El ICG es un acreditado certificado de competitividad, definido como “el conjunto de factores, políticas e instituciones que determinan el nivel de productividad en un país y que fomentan el nivel de prosperidad al que puede aspirar una población”. Contiene 12 pilares y 116 renglones y se elabora en base a encuestas, que este año abarcaron a 14 mil ejecutivos de 137 países, y con “datos duros” de al menos 8 organismos internacionales.
Causales del retroceso
RD registró el mayor retroceso en América Latina, con su descenso de 12 escalones, seguida de Panamá y Honduras, con caída de 8, ambas mejor posicionadas. En la región los mayores ascensos de este año fueron alcanzados por Argentina, Trinidad-Tobago y Nicaragua, con 12, 11 y 10 escalones respectivamente. Costa Rica y Jamaica sumaron 7 y 5.
Llama la atención que la mayor caída dominicana se registrara en el pilar “Entorno Macroeconómico”, vinculado al crecimiento y la estabilidad económica, justo en el que mejor se sitúa el país, donde el año pasado ocupaba el escalón 26 y ahora perdió casi lo mismo, quedando en el 49, que sigue siendo el mejor, seguido de “Tamaño del Mercado”, en el 68, “Sofisticación en Negocios” 85, y “Aprestamiento Tecnológico” en el 87.
En otro de sus mejores pilares, el “Desarrollo de Mercados Financieros”, cayó 12 escalones, para quedar en el 99, y en “Eficiencia en Mercados de Bienes” perdió 9. En “Eficiencia del Mercado Laboral”, en “Aprestamiento Tecnológico” y en “Sofisticación de Negocios”, se perdieron 8 escalones en cada uno.
Visto el informe por renglones, el país ocupa el mejor, número 1 en el mundo, por su baja inflación, y el 2 por el bajo impacto de la malaria en los negocios. También excelente en costo del terrorismo, ubicado en el escalón 15, incidencia de la malaria en el 26, y en deuda pública en el 36, pese al incremento sostenido de la misma en los últimos años.

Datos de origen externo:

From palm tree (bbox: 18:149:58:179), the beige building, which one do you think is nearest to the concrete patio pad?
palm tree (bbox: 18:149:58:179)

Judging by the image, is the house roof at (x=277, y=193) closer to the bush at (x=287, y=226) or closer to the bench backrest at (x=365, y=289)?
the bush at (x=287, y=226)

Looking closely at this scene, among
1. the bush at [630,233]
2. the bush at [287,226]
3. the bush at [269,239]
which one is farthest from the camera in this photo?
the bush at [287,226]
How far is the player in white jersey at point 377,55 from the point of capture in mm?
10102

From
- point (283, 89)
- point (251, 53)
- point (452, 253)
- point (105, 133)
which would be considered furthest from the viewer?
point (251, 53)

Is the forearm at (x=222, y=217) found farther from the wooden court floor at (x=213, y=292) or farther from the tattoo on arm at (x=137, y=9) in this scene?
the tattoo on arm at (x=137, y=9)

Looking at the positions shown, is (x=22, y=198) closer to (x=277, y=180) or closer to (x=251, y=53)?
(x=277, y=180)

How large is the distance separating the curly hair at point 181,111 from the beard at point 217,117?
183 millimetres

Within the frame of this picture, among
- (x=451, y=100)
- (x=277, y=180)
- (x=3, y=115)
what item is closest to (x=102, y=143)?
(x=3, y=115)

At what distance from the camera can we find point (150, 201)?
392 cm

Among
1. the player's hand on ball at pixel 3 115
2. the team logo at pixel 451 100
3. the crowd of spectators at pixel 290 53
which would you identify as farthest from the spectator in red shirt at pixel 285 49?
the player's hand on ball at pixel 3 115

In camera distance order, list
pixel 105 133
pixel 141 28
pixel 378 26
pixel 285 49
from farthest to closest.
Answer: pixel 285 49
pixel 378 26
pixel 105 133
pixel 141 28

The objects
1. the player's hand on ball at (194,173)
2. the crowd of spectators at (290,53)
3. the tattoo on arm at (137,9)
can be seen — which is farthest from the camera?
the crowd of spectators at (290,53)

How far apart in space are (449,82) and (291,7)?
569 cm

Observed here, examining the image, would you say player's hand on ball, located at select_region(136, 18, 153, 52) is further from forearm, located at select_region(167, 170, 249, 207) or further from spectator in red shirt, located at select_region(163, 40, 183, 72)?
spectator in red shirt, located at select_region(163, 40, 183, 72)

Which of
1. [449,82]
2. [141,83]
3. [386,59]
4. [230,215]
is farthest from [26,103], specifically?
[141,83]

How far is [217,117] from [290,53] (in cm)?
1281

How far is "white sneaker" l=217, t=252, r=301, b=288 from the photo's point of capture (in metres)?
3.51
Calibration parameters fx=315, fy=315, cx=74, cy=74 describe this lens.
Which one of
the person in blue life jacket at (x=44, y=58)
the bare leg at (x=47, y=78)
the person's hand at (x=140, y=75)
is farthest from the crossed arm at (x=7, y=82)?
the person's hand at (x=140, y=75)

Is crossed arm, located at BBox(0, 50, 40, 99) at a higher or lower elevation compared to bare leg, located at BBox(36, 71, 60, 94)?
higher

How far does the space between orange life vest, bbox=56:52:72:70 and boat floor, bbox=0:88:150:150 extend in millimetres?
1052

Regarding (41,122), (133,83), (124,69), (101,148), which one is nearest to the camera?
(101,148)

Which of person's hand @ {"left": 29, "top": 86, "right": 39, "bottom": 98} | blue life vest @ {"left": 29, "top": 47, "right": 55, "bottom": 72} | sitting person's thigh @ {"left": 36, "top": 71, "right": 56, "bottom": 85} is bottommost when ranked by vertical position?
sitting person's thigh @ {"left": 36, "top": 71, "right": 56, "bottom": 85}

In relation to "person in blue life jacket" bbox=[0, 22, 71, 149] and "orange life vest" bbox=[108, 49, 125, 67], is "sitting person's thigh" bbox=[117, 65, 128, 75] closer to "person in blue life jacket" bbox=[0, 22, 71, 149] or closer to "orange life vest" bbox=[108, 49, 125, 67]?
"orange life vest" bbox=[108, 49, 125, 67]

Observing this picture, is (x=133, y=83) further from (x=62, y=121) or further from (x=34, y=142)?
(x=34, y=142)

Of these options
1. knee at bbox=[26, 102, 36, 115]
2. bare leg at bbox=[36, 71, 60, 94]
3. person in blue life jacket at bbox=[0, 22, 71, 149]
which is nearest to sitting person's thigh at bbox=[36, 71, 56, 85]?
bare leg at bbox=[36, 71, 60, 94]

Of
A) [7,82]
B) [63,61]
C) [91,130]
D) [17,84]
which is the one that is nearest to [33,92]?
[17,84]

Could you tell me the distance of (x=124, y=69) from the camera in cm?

En otros renglones del informe donde RD tiene buena valoración, entre los escalones 38 y 48, se cuentan la calidad de la infraestructura portuaria y aérea, intensidad de competencia local, en predominio de la inversión extranjera, y en impacto de la tuberculosis. Regulación de los intercambios y calidad de los servicios financieros se sitúan bien, por debajo del escalón 70.
Corrupción y la política
El pilar que hunde al país, en la posición 129 de los 137 evaluados, es el referente a “Instituciones”, en tres de cuyos renglones aparece como segundo líder mundial, posición 136, en “Confianza en Políticos”, solo superado por Brasil en la 137, y en los referentes a corrupción que lidera Venezuela en el escalón 137. En favoritismo de los funcionarios 136, en desvío de fondos públicos 135, en efectividad de políticas antimonopolios la 133, y en la 131 en eficiencia del gasto público.
Si los anteriores renglones justifican el clamor nacional contra la corrupción, hay otros dos que avalan la lucha contra la impunidad, la confiabilidad de la Policía, en el escalón 132 y en el 130 la independencia judicial. Pero debe observarse que el sector privado no queda tampoco bien parado, ya que en comportamiento ético empresarial el país está en el escalón 132, lo que quiere decir que solo 5 países están peor.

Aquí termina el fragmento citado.